## Challenge
Copy out every line of the entries below that contains the word "seen".

Entries contained in a dataset:
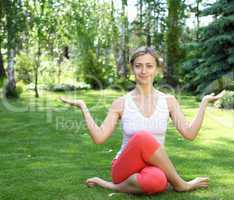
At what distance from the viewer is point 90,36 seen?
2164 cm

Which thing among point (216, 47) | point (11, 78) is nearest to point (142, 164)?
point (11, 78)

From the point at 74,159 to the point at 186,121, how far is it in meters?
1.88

---

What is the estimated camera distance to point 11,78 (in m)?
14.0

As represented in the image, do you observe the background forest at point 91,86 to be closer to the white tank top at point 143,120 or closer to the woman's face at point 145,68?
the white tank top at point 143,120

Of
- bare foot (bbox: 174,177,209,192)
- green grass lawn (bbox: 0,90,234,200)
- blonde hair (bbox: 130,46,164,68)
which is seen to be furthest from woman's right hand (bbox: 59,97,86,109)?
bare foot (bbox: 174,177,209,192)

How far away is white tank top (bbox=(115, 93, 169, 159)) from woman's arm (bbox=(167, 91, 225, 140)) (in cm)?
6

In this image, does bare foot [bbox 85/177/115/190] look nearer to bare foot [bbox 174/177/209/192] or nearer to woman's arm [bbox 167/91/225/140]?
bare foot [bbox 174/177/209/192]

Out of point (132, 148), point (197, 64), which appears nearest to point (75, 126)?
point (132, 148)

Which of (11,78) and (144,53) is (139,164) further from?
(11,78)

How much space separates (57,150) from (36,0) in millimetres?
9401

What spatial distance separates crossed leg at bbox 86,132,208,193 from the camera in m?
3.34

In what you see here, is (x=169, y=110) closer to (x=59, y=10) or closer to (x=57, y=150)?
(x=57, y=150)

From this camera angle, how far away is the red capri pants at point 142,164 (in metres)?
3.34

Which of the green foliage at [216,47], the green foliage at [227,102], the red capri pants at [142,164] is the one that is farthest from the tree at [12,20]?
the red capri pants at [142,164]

## Solution for this exercise
At what distance from the viewer is point 90,36 seen?
which is seen to be furthest from woman's right hand (bbox: 59,97,86,109)?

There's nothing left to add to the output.